When the powders are uniform, gradually pour in the milk, and mix with a manual or electric whisk or an immersion blender.
When the mixture is homogeneous, turn on the gas, and cook while continuously stirring for about 8 minutes, or until the pudding thickens.
Then pour the mixture into 6 molds or cups or a 1-liter capacity pudding mold, previously wetted with water.
Cover with plastic wrap, making it adhere well to the surface.
Let cool and store in the refrigerator for at least 6 hours.
Chop dark chocolate and some raspberries on top.
Here is the gluten-free, egg-free, and sugar-free chocolate pudding ready
Put the erythritol, cocoa, corn starch, and milk in the mixing bowl, close with the basket instead of the measuring cup, and cook: 9 min./194°F/speed 4.
After the time has passed, pour the mixture into 6 cups or a 1-liter capacity pudding mold, previously wetted with water.
Cover with plastic wrap, making it adhere well to the surface.
Let cool and store in the refrigerator for at least 6 hours.Sprinkle grated chocolate on top and some raspberries.
Serve. Here is the gluten-free, egg-free, and sugar-free chocolate pudding ready
Storage
You can store it in the fridge for up to 3 days.
FAQ
Gluten-free chocolate pudding
Can I use other milk?
Yes, you can use all types of animal and plant-based milk.

Data excerpt:
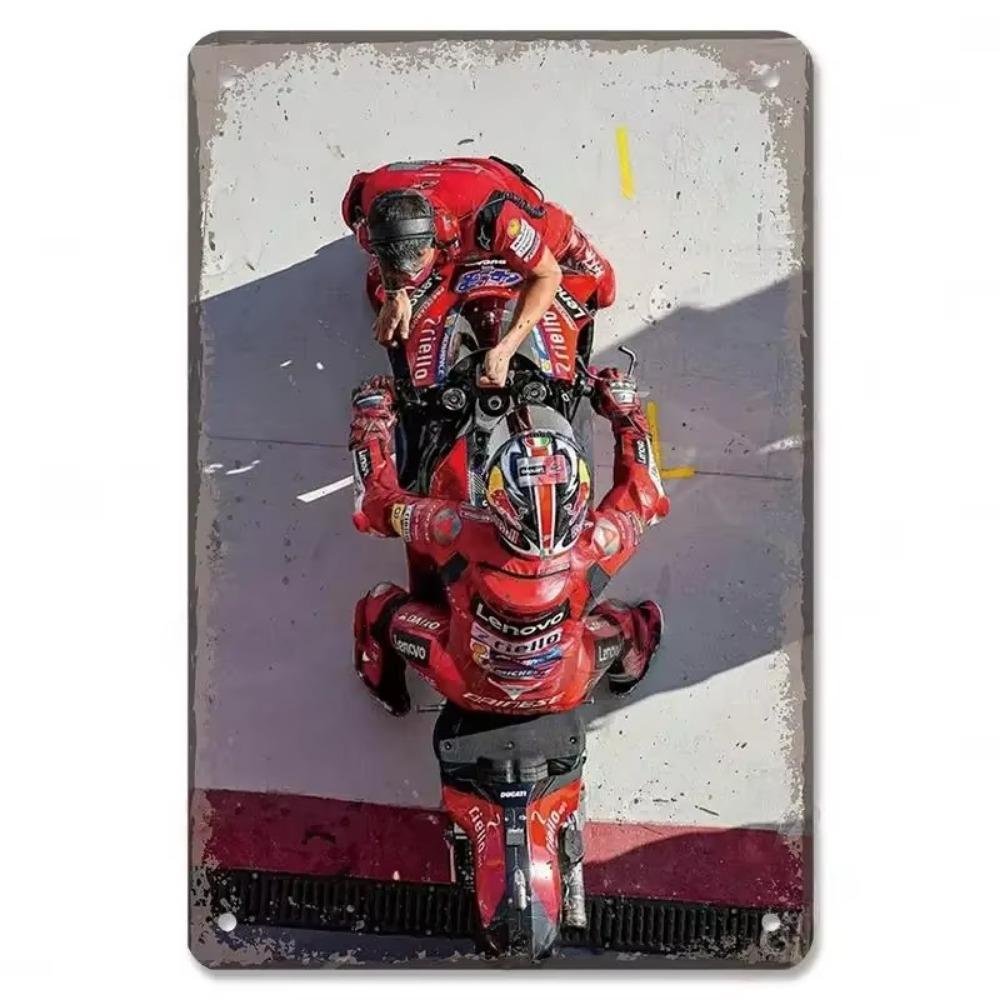 Vintage Metal Tin Signs Motor Sports Posters Decor Motorcycle Racing Retro Metal Plaque Wall Art Decor for Garage Bar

What the task asks:
Answer these questions from the pudding recipe:
1. For roughly how long is the mixture cooked on the gas while being stirred?
2. What time, temperature, and speed are given for cooking the mixture in the mixing bowl?
3. For how long can the pudding be kept in the fridge?

Exercise result:
1. About 8 minutes, or until the pudding thickens.
2. 9 minutes, 194°F, speed 4.
3. Up to 3 days.